Get the DCR values for this experiment.

get_ml_efficiency(model: sklearn.base.BaseEstimator, synthetic: pandas.DataFrame = None) pandas.DataFrame[source]#

Get the ML efficiency for this experiment.

get_discriminator_performance(model: sklearn.base.BaseEstimator)[source]#

Compute the discriminator performance for this experiment.

static compute_data_copying_predictions(original: pandas.DataFrame, synthetic: pandas.DataFrame, test: pandas.DataFrame, model: sklearn.base.BaseEstimator, random_state: int = 1029) dict[source]#

Builds a discriminator model that attempts to distinguish between original and synthetic data.

The function first preprocesses the data by extracting the categorical and numerical columns, then applies a processing pipeline that one-hot encodes the categorical features and standardizes the numerical features. Next, it adds labels to the original and synthetic data to indicate which is which, then combines the data into one DataFrame and splits it into training and test sets. Finally, it trains a classifier model on the training data and returns the model.

Parameters:
  • original (pandas.DataFrame) – A DataFrame containing original data.

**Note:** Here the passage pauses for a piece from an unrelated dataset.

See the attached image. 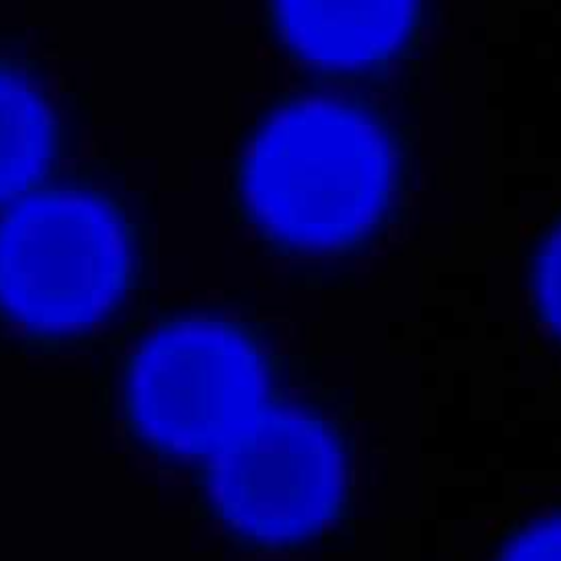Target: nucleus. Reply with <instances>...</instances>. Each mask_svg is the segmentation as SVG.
<instances>
[{"label":"nucleus","mask_w":561,"mask_h":561,"mask_svg":"<svg viewBox=\"0 0 561 561\" xmlns=\"http://www.w3.org/2000/svg\"><path fill=\"white\" fill-rule=\"evenodd\" d=\"M543 296L550 313L561 324V234L554 239L546 261H543Z\"/></svg>","instance_id":"nucleus-8"},{"label":"nucleus","mask_w":561,"mask_h":561,"mask_svg":"<svg viewBox=\"0 0 561 561\" xmlns=\"http://www.w3.org/2000/svg\"><path fill=\"white\" fill-rule=\"evenodd\" d=\"M388 180L390 151L375 123L327 101L276 114L245 164L254 210L300 241H333L359 230L379 208Z\"/></svg>","instance_id":"nucleus-1"},{"label":"nucleus","mask_w":561,"mask_h":561,"mask_svg":"<svg viewBox=\"0 0 561 561\" xmlns=\"http://www.w3.org/2000/svg\"><path fill=\"white\" fill-rule=\"evenodd\" d=\"M123 270L121 228L90 197H35L0 226V298L33 327L90 322L114 298Z\"/></svg>","instance_id":"nucleus-2"},{"label":"nucleus","mask_w":561,"mask_h":561,"mask_svg":"<svg viewBox=\"0 0 561 561\" xmlns=\"http://www.w3.org/2000/svg\"><path fill=\"white\" fill-rule=\"evenodd\" d=\"M511 561H561V526L526 539Z\"/></svg>","instance_id":"nucleus-7"},{"label":"nucleus","mask_w":561,"mask_h":561,"mask_svg":"<svg viewBox=\"0 0 561 561\" xmlns=\"http://www.w3.org/2000/svg\"><path fill=\"white\" fill-rule=\"evenodd\" d=\"M215 451L219 502L250 530H305L333 500V451L305 421L254 414Z\"/></svg>","instance_id":"nucleus-4"},{"label":"nucleus","mask_w":561,"mask_h":561,"mask_svg":"<svg viewBox=\"0 0 561 561\" xmlns=\"http://www.w3.org/2000/svg\"><path fill=\"white\" fill-rule=\"evenodd\" d=\"M256 370L245 348L213 329L158 337L134 375L142 427L175 449H219L254 416Z\"/></svg>","instance_id":"nucleus-3"},{"label":"nucleus","mask_w":561,"mask_h":561,"mask_svg":"<svg viewBox=\"0 0 561 561\" xmlns=\"http://www.w3.org/2000/svg\"><path fill=\"white\" fill-rule=\"evenodd\" d=\"M289 44L327 66H362L399 46L414 0H276Z\"/></svg>","instance_id":"nucleus-5"},{"label":"nucleus","mask_w":561,"mask_h":561,"mask_svg":"<svg viewBox=\"0 0 561 561\" xmlns=\"http://www.w3.org/2000/svg\"><path fill=\"white\" fill-rule=\"evenodd\" d=\"M50 151V118L39 96L0 72V199L26 188Z\"/></svg>","instance_id":"nucleus-6"}]
</instances>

  • synthetic (pandas.DataFrame) – A DataFrame containing synthetic data.

  • model (Type[LogisticRegression]) – A type of scikit-learn model to use. Defaults to LogisticRegression.

  • test_size (float) – The proportion of data to include in the test set. Defaults to 0.2.

  • random_state (int) – The random seed to use for splitting the data. Defaults to 1029.

Returns:

  • y_test: Labels for the test/synthetic test data.

  • y_preds: Predictions for the label.

Return type:

dict

static compute_sensitivity_metric(original: pandas.DataFrame, synthetic: pandas.DataFrame, test: pandas.DataFrame, qt_max: float = 0.05, qt_interval: int = 1000, distance: sklearn.metrics.pairwise.manhattan_distances = manhattan_distances, tsvd: sklearn.decomposition.TruncatedSVD = None, max_col_nums: int = 50, use_ks: bool = False, verbose: bool = False) float[source]#
static compute_sensitivity_threshold(train_data: pandas.DataFrame, num_bootstrap: int = 100, test_size: int = None, frac: float = None, qt_max: float = 0.05, qt_interval: int = 1000, distance: sklearn.metrics.pairwise.manhattan_distances = manhattan_distances, tsvd: sklearn.decomposition.TruncatedSVD = None, return_values: bool = False, quantile: float = 0.95, max_col_nums: int = 50, use_ks: bool = False, full_sensitivity: bool = True, sensitivity_orig_frac_multiple: int = 3) float | List[source]#

This method implements a bootstrapped estimation of the sensitivity values derived from the training data.

We compute the sensitivity value for num_bootstrap rounds of random split of the training data.

Parameters:
  • quantile – Returns the sensitivity value at the given quantile from the bootstrap set. Note that we use quantile > 0.5 because we want to detect whether the synthetic data tends to be closer to the training data than expected. The statistic computes synth_min < test_min, so if the synthetic data systematically copies observation from the training data, we expect that the statictic tends to become larger >> 0.

  • return_values – Instead of returning a single value based on the quantile argument, return the full set of boostrap values.

  • sensitivity_orig_frac_multiple – The size of the training data relative to the chosen frac that will be used in computing the sensitivity. The larger this value is, the more robust the sensitivity threshold will be. However, (sensitivity_orig_frac_multiple + 2) multiplied by frac must be less than 1.

class realtabformer.rtf_analyze.SyntheticDataExperiment(data_id: str, model_type: str, categorical: bool, target_col: str, target_pos_val: Any = None)[source]#

For each data and model: 1. Split train/test data -> save data 2. Train model with train data -> save model 3. Generate N x train+test synthetic data -> save samples 4. Perform analysis on the generated data.